WORK REQUIRED: What is needed is an exact copy of the entries below, with the pictures left out.

EXERCISE MATERIALS:
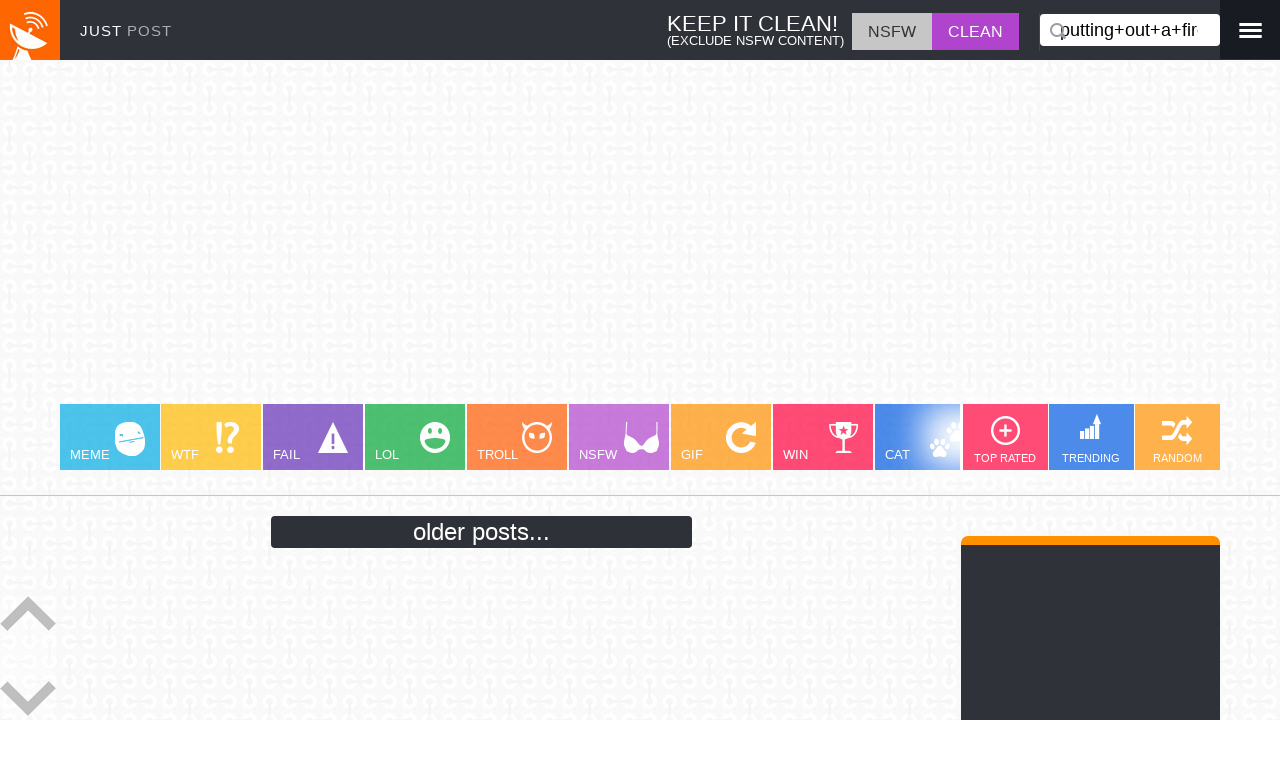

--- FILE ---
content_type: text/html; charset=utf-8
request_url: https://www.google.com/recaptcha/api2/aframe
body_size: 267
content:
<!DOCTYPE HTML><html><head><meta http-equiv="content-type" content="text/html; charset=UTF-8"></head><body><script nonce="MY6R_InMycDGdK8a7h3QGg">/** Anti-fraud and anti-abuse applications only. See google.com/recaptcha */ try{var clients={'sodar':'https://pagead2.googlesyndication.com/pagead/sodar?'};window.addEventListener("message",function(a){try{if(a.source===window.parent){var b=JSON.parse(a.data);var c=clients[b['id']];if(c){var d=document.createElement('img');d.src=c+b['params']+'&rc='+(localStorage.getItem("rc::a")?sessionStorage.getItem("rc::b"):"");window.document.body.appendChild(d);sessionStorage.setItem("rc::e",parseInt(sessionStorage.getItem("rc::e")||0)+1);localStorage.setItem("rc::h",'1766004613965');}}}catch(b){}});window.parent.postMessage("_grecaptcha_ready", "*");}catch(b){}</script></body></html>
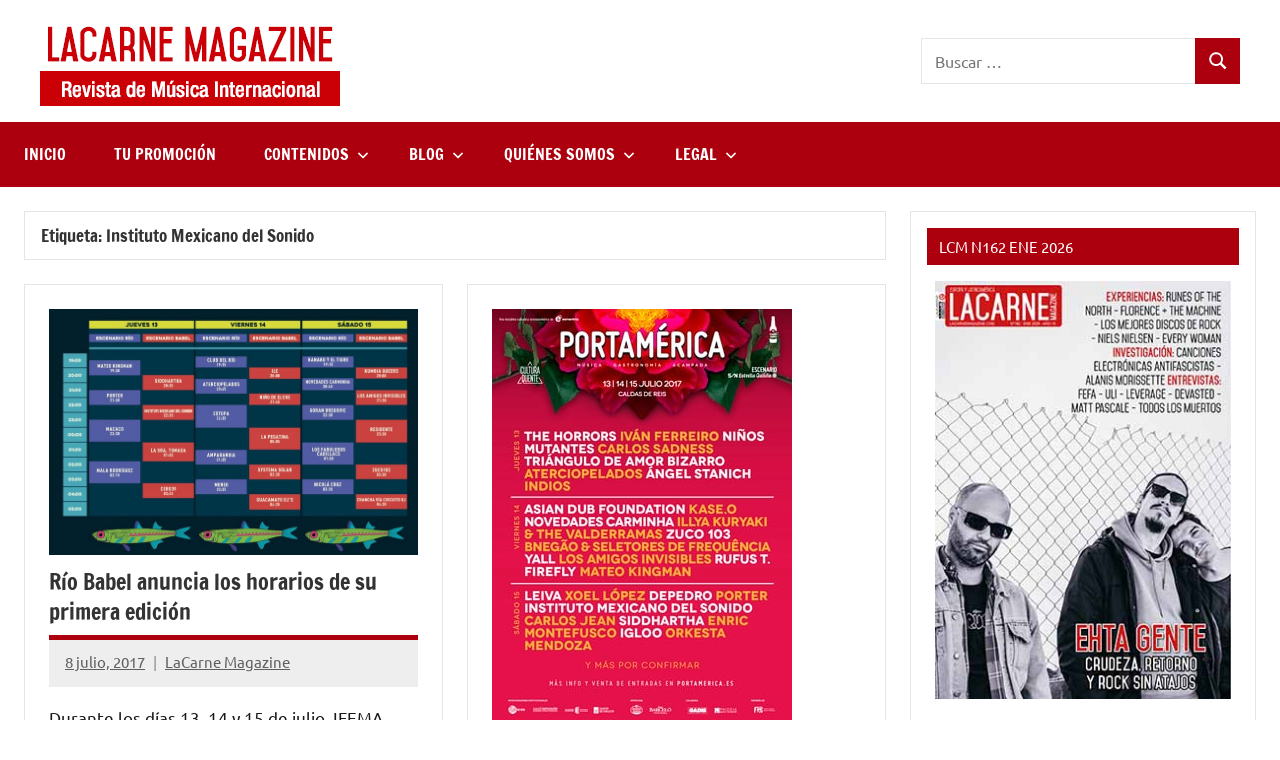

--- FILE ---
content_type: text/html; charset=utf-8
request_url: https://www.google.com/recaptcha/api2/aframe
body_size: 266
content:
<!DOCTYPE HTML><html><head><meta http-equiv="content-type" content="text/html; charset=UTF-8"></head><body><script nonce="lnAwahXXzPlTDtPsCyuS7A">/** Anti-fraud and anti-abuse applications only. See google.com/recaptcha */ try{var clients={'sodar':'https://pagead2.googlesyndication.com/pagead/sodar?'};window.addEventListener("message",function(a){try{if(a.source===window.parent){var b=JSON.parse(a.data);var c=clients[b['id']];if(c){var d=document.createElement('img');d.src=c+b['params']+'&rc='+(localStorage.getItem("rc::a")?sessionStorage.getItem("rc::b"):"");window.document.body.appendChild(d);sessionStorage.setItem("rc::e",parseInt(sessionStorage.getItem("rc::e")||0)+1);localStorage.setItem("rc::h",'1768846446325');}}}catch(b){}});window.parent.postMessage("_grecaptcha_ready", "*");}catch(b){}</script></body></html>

TASK OUTPUT:
--- FILE ---
content_type: text/html; charset=utf-8
request_url: https://www.google.com/recaptcha/api2/aframe
body_size: 267
content:
<!DOCTYPE HTML><html><head><meta http-equiv="content-type" content="text/html; charset=UTF-8"></head><body><script nonce="MY6R_InMycDGdK8a7h3QGg">/** Anti-fraud and anti-abuse applications only. See google.com/recaptcha */ try{var clients={'sodar':'https://pagead2.googlesyndication.com/pagead/sodar?'};window.addEventListener("message",function(a){try{if(a.source===window.parent){var b=JSON.parse(a.data);var c=clients[b['id']];if(c){var d=document.createElement('img');d.src=c+b['params']+'&rc='+(localStorage.getItem("rc::a")?sessionStorage.getItem("rc::b"):"");window.document.body.appendChild(d);sessionStorage.setItem("rc::e",parseInt(sessionStorage.getItem("rc::e")||0)+1);localStorage.setItem("rc::h",'1766004613965');}}}catch(b){}});window.parent.postMessage("_grecaptcha_ready", "*");}catch(b){}</script></body></html>

--- FILE ---
content_type: text/html; charset=utf-8
request_url: https://www.google.com/recaptcha/api2/aframe
body_size: 266
content:
<!DOCTYPE HTML><html><head><meta http-equiv="content-type" content="text/html; charset=UTF-8"></head><body><script nonce="lnAwahXXzPlTDtPsCyuS7A">/** Anti-fraud and anti-abuse applications only. See google.com/recaptcha */ try{var clients={'sodar':'https://pagead2.googlesyndication.com/pagead/sodar?'};window.addEventListener("message",function(a){try{if(a.source===window.parent){var b=JSON.parse(a.data);var c=clients[b['id']];if(c){var d=document.createElement('img');d.src=c+b['params']+'&rc='+(localStorage.getItem("rc::a")?sessionStorage.getItem("rc::b"):"");window.document.body.appendChild(d);sessionStorage.setItem("rc::e",parseInt(sessionStorage.getItem("rc::e")||0)+1);localStorage.setItem("rc::h",'1768846446325');}}}catch(b){}});window.parent.postMessage("_grecaptcha_ready", "*");}catch(b){}</script></body></html>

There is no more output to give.